**** Page excerpt

Heuristic: Fake Promoter - ParticipaPY/politic-bots GitHub Wiki

Heuristic that identifies accounts that are promotioning other accounts exhibiting bot-like behaviour.

Preparation

This heuristic uses a db structure that has stored, for each user, its bot_detector_pbb(1) and, for each user interacted by the former, its screen name and bot_detector_pbb. Before doing any computations, it fetches a sample of one(2) user document from the database, and if it already has the attribute 'bot_detector_pbb', it is assumed that it and all the user documents have the described structure. If it doesn't, its and its interacted users' bot_detector_pbbs are calculated and stored. Since performing the preparations for this computations for every user may imply doing an extra computation for every user that she started an interaction with, an upper limit is set on the number of the interacted users that are going to be taken into account for the update process (NUM_INTERACTED_USERS_UPDATE(3)). The number of documents to be updated can also be set (NUM_USERS_UPDATE). This in case it is desired to update the db in multiple passes.

Implementation

The heuristic consists of evaluating the interactions (RTs, Quotes, Mentions, etc.) generated by the user being analyzed and doing some mathematical computations about them. For the same reason that in the preparation, and since not all interacted users may be stored in the document for each user, an upper limit is set on the number of the interacted users that are going to be taken into account for the computations (NUM_INTERACTED_USERS_HEUR). Note that it's not the same constant than NUM_INTERACTED_USERS_UPDATE, and it cannot be greater than the maximum number of interacted users stored in the db for each user. When describing the heuristic, this detail is ignored for simplicity purposes, but this must be taken into account when executing the script.

********
**** Data section

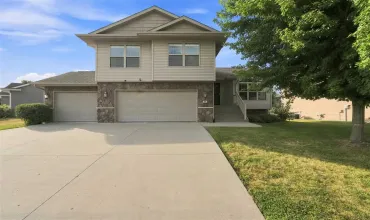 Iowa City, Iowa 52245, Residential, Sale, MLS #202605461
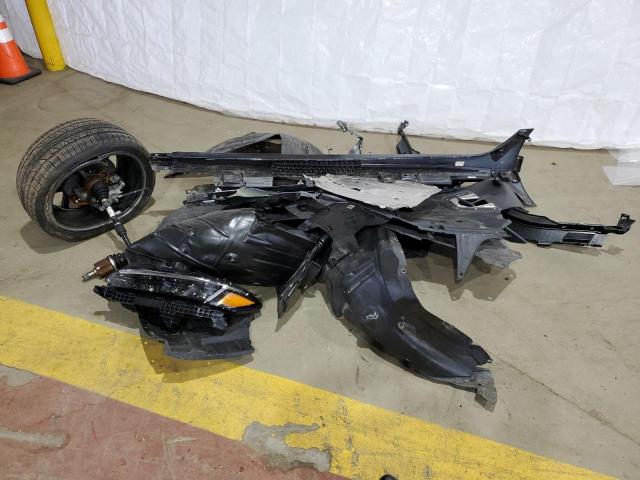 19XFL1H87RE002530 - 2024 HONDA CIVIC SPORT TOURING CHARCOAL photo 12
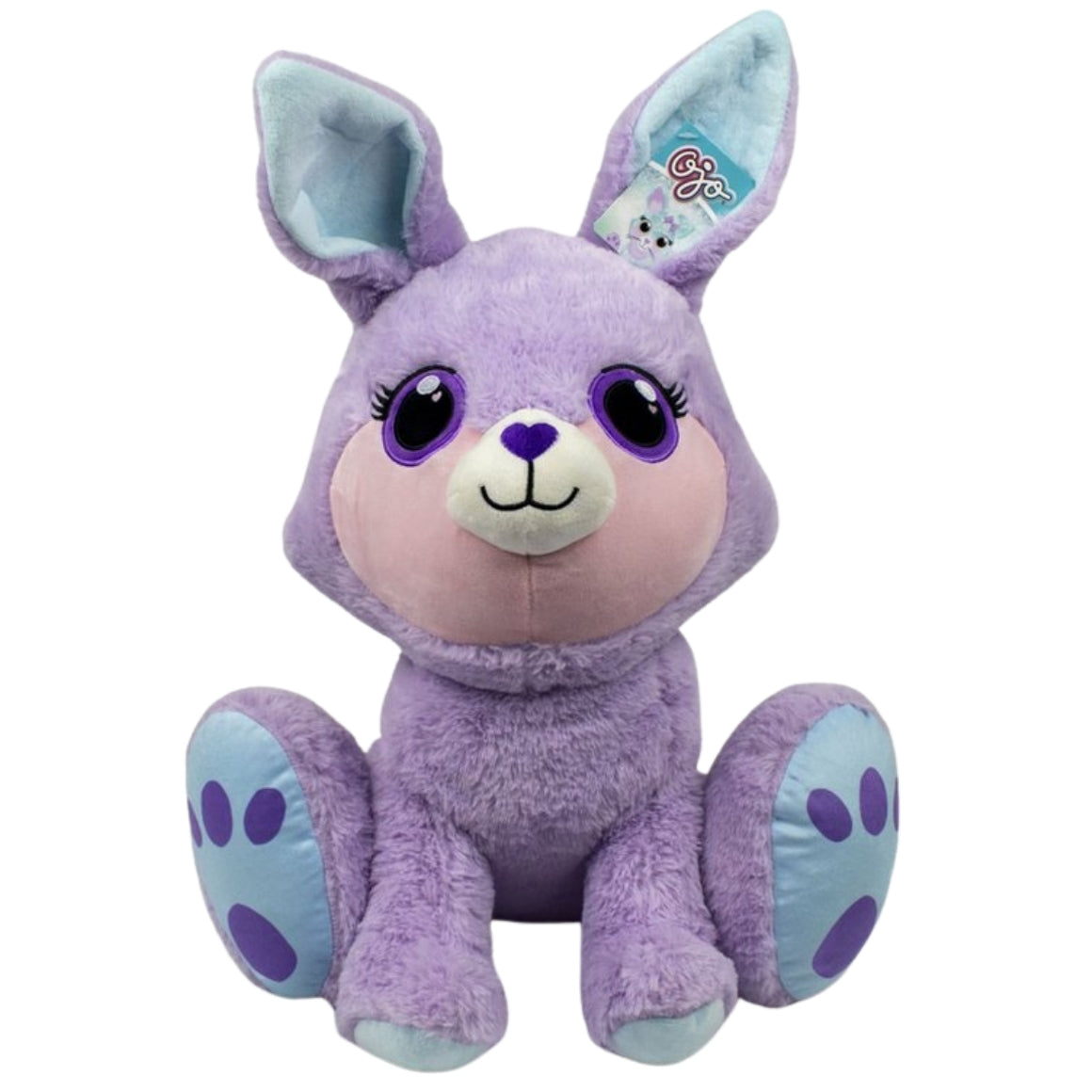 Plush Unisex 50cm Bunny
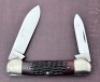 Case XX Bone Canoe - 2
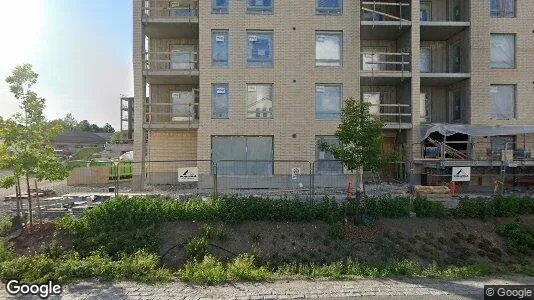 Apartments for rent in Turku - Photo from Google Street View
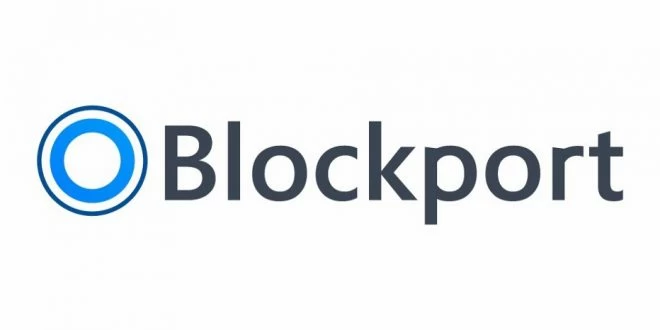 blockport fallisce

********
**** Data section

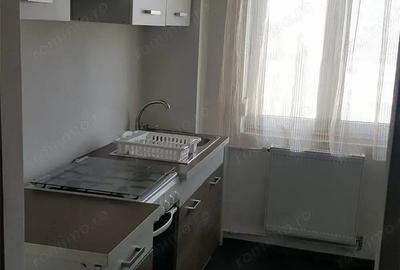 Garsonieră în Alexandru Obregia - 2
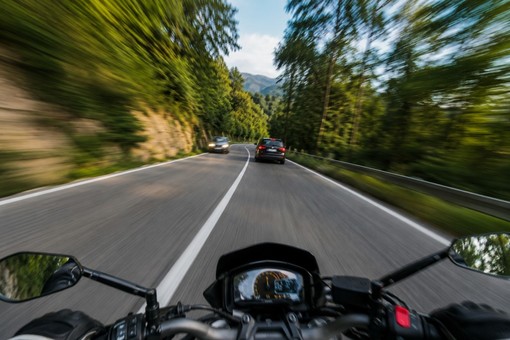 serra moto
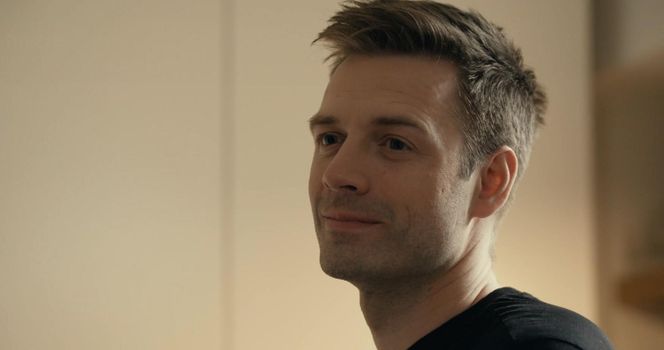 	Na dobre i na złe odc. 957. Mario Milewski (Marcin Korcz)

********
**** Data section

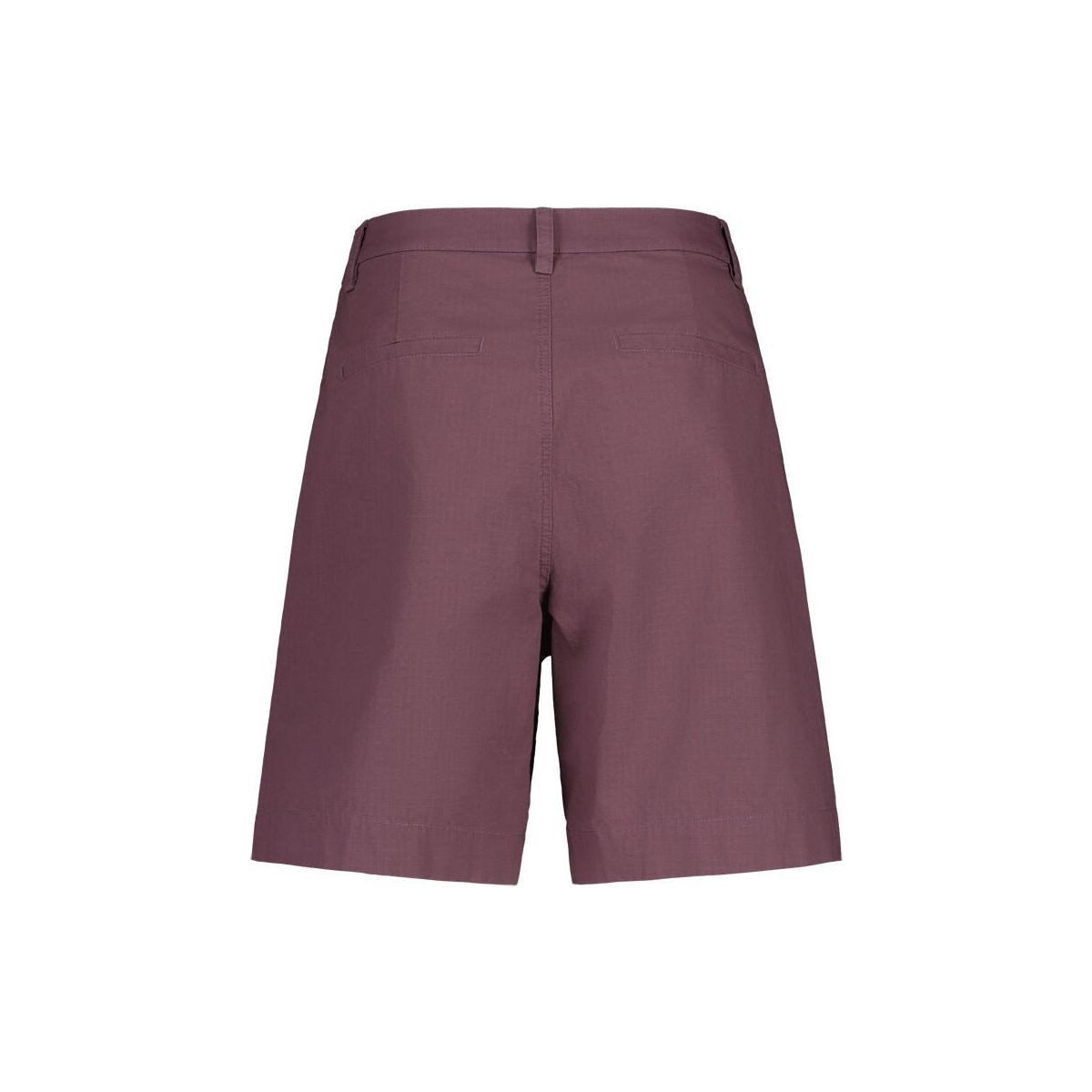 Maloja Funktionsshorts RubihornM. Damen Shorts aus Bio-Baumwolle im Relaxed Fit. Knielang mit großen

********

In the Fake Promoter heuristic page, which constant caps how many interacted users are considered during the update process?

→ **Written response**
NUM_INTERACTED_USERS_UPDATE